_Study questions_
(1) Copy out everything in the random forests passage from "# Random Forests" down to "are working on.", putting "dataset size" in place of "sample size".
(2) Pick up the random forests passage after its final sentence and keep writing it.

# Random Forests
In this workbook, we will examine **random forests**.   As you might expect, random forests are a collection of **decision trees**.   More precisely, random forests are an ensemble of decision trees, designed to overcome two drawbacks of decsion trees:
1.  Decision trees are prone to overfitting the data.  Now this is a limitation that can be overcome, as we saw in the previous example, but may be more difficult depending on sample size and the nature of the problem you are working on.
2.  Decision trees are sensitive to the actual distribution of the training data, such that small perturbations in one single distribution can yield a very different tree.

The basic idea is very simple: instead of training a single tree, we will train a large number of trees and average the results.   But of course if we use the same data, we will get the same trees.   To overcome this, **random** forests introduce the following ideas:
1.  Randomize the training data.   The technique used is called **bootstrap aggregating** or **bagging** for short.   If we have **n** samples in our training data, we select **n** samples **with replacement** from that same dataset.   On average this will choose about 63% of the training data for each tree (meaning that there are copies in the training set).   The key idea is that each tree in the forest sees a different (but overlapping) subset of the data.
2.  Randomize the features used by each tree in the forest.  By default, the random forests in scikit use only a subset of the available features (by default the rounded sqrt(number of input features)) when deciding which feature to use to split the data at each node in a given tree.

How are the results of all of these tree combined?   As we saw with our decision tree workbook, a decision tree can predict a class (0,1,2, etc), or a set of probabilities.   When combining an ensemble of trees we have two options to predict the result for a single sample:
1.  Hard voting: use the class predicted by most of the trees.
2.  Soft voting: average the probabilites, and use the class with the highest probability.   This allows higher performance by giving greater weight to more confident predicitons.   Sklearn uses this method for random forests.

# Feature Importance
A very useful property of random forests is that they can be used to assess **feature importance**.   The idea is that since different trees use different subsets of available features at each split point within each tree, we have a mechanism for assessing how important a specific feature is for our model.   A feature's importance is related to how much that feature reduces impurity on average across all of the trees in the forest.

_Data provided_

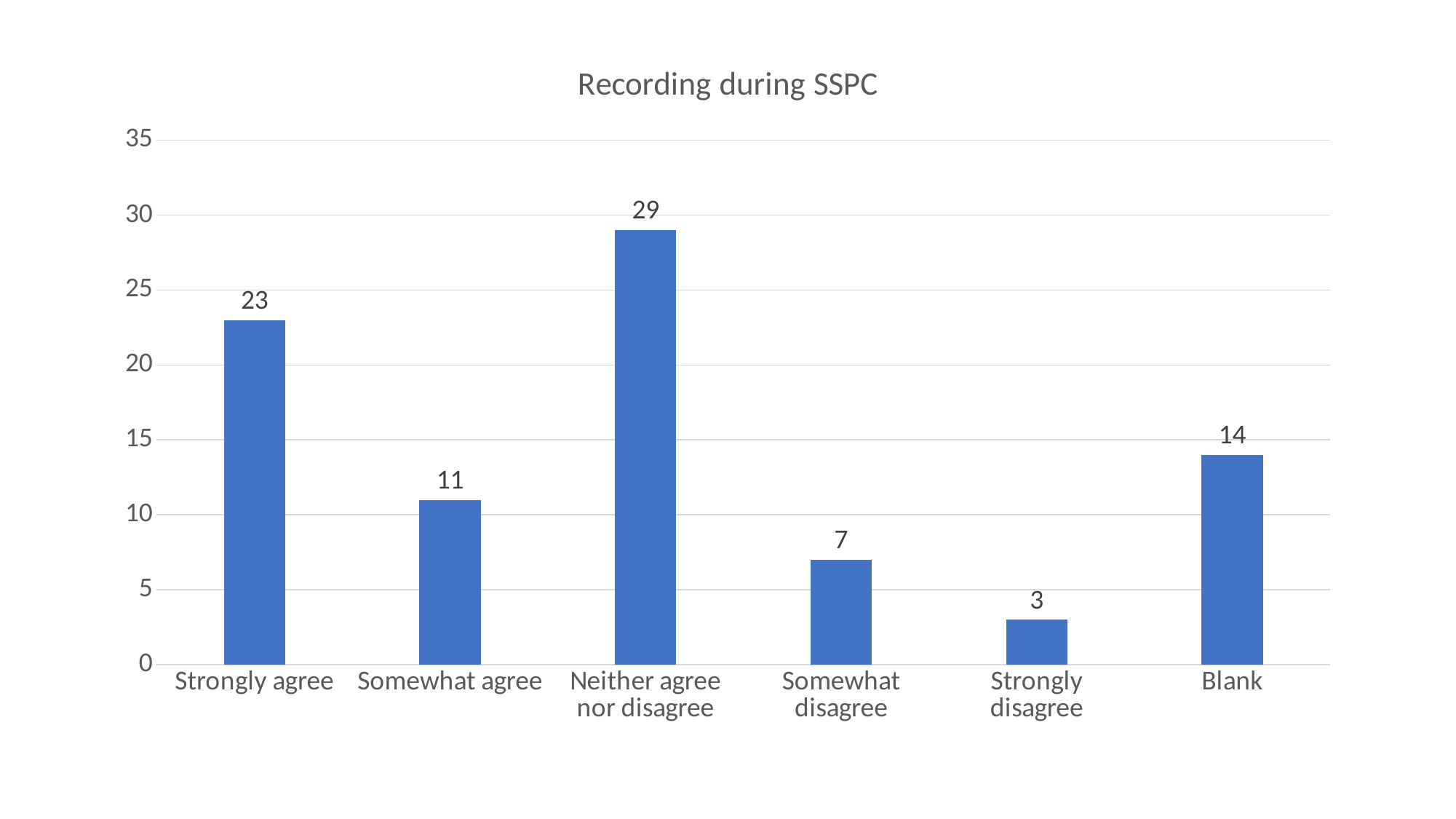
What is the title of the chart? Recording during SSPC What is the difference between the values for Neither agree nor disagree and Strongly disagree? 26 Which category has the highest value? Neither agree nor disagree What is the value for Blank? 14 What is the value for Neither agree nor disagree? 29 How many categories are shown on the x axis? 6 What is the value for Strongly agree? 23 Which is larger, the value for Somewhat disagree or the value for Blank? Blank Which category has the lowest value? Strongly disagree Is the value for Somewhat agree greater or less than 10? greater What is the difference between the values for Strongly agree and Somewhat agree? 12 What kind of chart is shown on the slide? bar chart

...

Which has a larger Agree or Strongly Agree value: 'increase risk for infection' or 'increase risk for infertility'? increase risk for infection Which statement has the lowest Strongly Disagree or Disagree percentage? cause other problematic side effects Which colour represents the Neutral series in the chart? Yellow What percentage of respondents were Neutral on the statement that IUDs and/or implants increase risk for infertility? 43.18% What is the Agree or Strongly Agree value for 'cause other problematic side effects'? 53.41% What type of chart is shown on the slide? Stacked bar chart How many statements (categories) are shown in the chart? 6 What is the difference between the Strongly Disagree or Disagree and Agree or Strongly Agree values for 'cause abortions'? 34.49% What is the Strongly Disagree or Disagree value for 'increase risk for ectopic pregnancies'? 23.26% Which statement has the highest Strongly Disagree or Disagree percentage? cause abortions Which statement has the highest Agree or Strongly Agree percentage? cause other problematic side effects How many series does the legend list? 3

_Results for each task_
(1)
# Random Forests
In this workbook, we will examine **random forests**.   As you might expect, random forests are a collection of **decision trees**.   More precisely, random forests are an ensemble of decision trees, designed to overcome two drawbacks of decsion trees:
1.  Decision trees are prone to overfitting the data.  Now this is a limitation that can be overcome, as we saw in the previous example, but may be more difficult depending on dataset size and the nature of the problem you are working on.

(2)
To help us test this idea, we will add a **random** feature to our dataset.   This feature should neither help nor hurt our classification, and when we  check our feature importances later, we would expect that the random feature will be ranked very low in feature importance.


# Getting the data:
We will again use the puslar data as we did for the decision tree workbook.   The data come from the UCI Machine Learning Repository: https://archive.ics.uci.edu/ml/datasets/HTRU2

As usual the data is on github: 'https://raw.githubusercontent.com/big-data-analytics-physics/data/master/HTRU2/HTRU_2a.csv'

As noted above, will will add a separate column labeled "random" which is essentailly a *fake* feature. 

In [0]:
import pandas as pd
import numpy as np


#
# Read in all of the other digits
fname = 'https://raw.githubusercontent.com/big-data-analytics-physics/data/master/HTRU2/HTRU_2a.csv'
dfAll = pd.read_csv(fname)
#
# Add a feature called "random" with random numbers from 0-1
dfAll['random'] = np.random.random(size=len(dfAll))
print(dfAll.head(5))




## Reorder data columns
Our code below expects the **last** column to have the **class** label.  Since we added the **random** column this is not longer true, so in the code below we reorder the columns.

In [0]:
dfAll = dfAll[['Profile_mean','Profile_stdev','Profile_skewness','Profile_kurtosis','DM_mean',
        'DM_stdev','DM_skewness','DM_kurtosis','random','class']]
num_features = 9
print(dfAll.head(5))

# Defining Signal
The **class** variable distinguished signal from background.   As usual,  **1** is signal (pulsars) and **0** is background.   We make sure the sample is balanced so we have equal numbers of pulsars and non-pulsars.

In [0]:
#
# The data already has a 0/1 class variable that defines signal (1) and background (0)
#
# The data is already combined but it will be usefull to split it so we can look at 
# signal and background separately.
dfA = dfAll[dfAll['class']==1]
dfB = dfAll[dfAll['class']==0]

print("Length of signal sample:     ",len(dfA))
print("Length of background sample: ",len(dfB))

#
# Shuffle the data here
from sklearn.utils import shuffle
dfBShuffle = shuffle(dfB)
#
# Uncomment the next line to limit dfB to be the same length as dfA
#dfB_use = dfBShuffle
dfB_use = dfBShuffle.head(len(dfA))


dfCombined = dfB_use
dfCombined = pd.concat([dfCombined, dfA])
dfCombined = shuffle(dfCombined)

print("Size of signal sample ",len(dfA))
print("Size of background sample ",len(dfB_use))
print("Size of combined sample ",len(dfCombined))



# Some useful methods
We have our usual helpful methods of autovivify and enable_plotly_in_cell, as well as getDecisionTreeGraphic, which we can use to visualize an individual tree within a forest.

In [0]:
#
# This allows multidimensional counters (and other more complicated strucutres!)
from collections import defaultdict
def autovivify(levels=1, final=dict):
    return (defaultdict(final) if levels < 2 else
            defaultdict(lambda: autovivify(levels-1, final)))
  
def enable_plotly_in_cell():
  import IPython
  from plotly.offline import init_notebook_mode
  display(IPython.core.display.HTML('''
        <script src="/static/components/requirejs/require.js"></script>
  '''))
  init_notebook_mode(connected=False)
  
def getDecisionTreeGraphic(estimator,feature_names,class_names):
  from sklearn import tree
  from io import StringIO
  import pydot_ng as pydot 
  import graphviz
  import matplotlib.pyplot as plt

  dot_data = StringIO()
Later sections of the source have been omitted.